GOAL OF THE EXERCISE ->
Drop every image and restate the entries below word for word.

[Stored records]
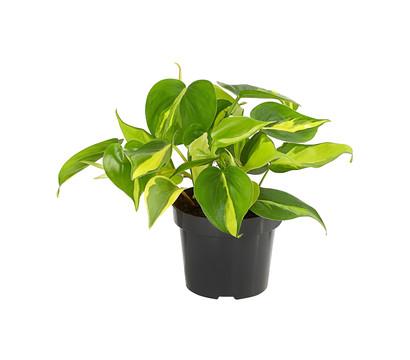 Philodendron - Baumfreund 'Brasil'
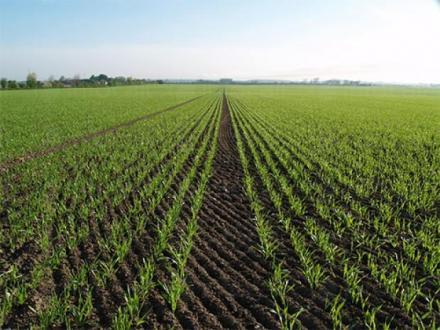 Отглеждане на царевица - Селскостопанска продукция Левски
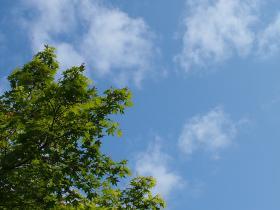 永山公園グリーン2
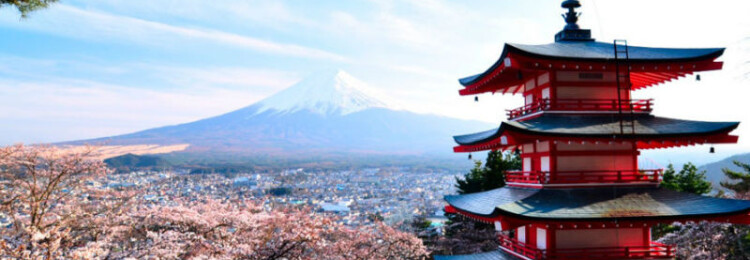Виза в Японию для россиян в 2021 году должна оформляться заранее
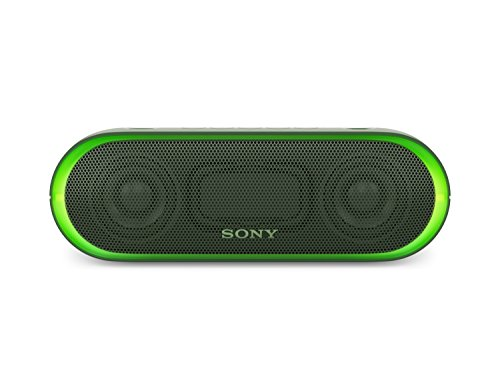 Sony SRS-XB20G - Altavoz inalámbrico portátil (Bluetooth, NFC, Extra...
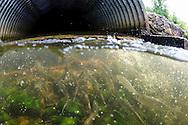 Alewife beneath culvert(with Blueback Herring)<br /> <br /> Sean Landsman/Engbretson Underwater Photography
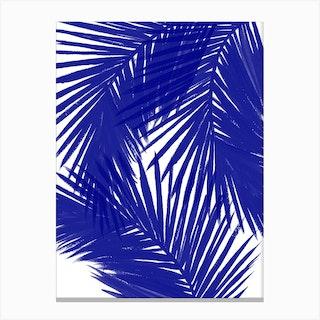 Royal Palms Canvas Print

RESULT OF THE TASK ->
 Philodendron - Baumfreund 'Brasil'
 Отглеждане на царевица - Селскостопанска продукция Левски
 永山公園グリーン2
Виза в Японию для россиян в 2021 году должна оформляться заранее
 Sony SRS-XB20G - Altavoz inalámbrico portátil (Bluetooth, NFC, Extra...
 Alewife beneath culvert(with Blueback Herring)<br /> <br /> Sean Landsman/Engbretson Underwater Photography
 Royal Palms Canvas Print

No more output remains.